Located in the northern most region of Gujarat, Deesa is sited on the banks of the river Banas which in the past provided the mineral rich waters for the textiles colors to blossom in its wash.
The local populace provided the clientele for the full length drawstring gathered Ghaghara skirts, the head mantle odhnis, the saris and the pagdi head turbans. Skilled printers juggled their choice of the cotton textile base to suit the intended user while simultaneously choosing and positioning the placement of the motifs according to the client’s requirements. The layout for the sari took into consideration the end piece, the borders and the patterning in the field, the ghghras, a minimum 10 meter cotton length, requiring borders on three sides; the head mantle with its four sided border, a central motif and overall patterning, while the pagdi required its own specific orientation. Motifs and colors specific to caste and tribe were printed to suit the Patels, Bhils, Rabari, Mali and others, identifying its wearer’s affiliations, status and social standing.
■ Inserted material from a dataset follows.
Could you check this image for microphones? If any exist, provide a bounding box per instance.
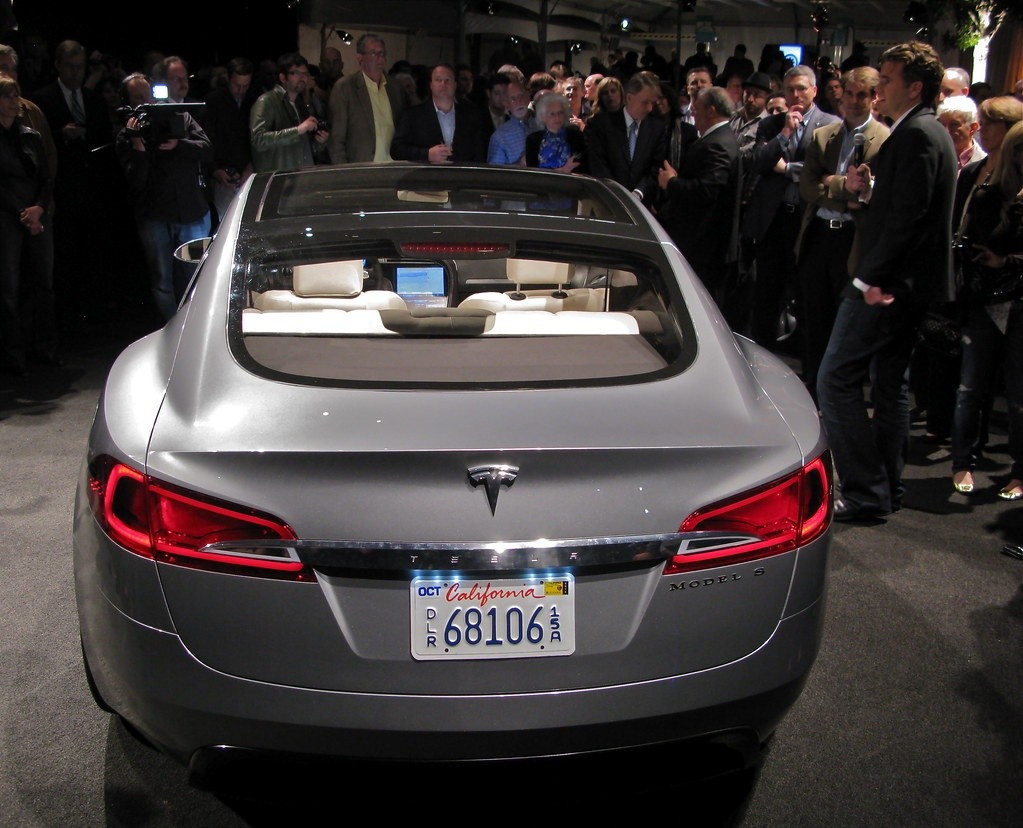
[853,133,865,197]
The ‘Widow’s sari’, for instance, block printed specifically for the Patel community with small, usually geometric, sparsely printed motifs in black on a white background, clearly identifies the marital status of the wearer.
Deep claret, iron black, white and indigo-blue supplemented with turmeric yellow and green form the traditional color palette at Deesa. Natural dyes such as pomegranate and turmeric are also used to achieve a wider range of colors, with synthetic dyes gaining popularity for their ease of use.
While the block printers in Deesa are known for their mud-resist process of block printing, they are adept at wax-resist printing and discharge printing too, with three families continuing to practice this art at present.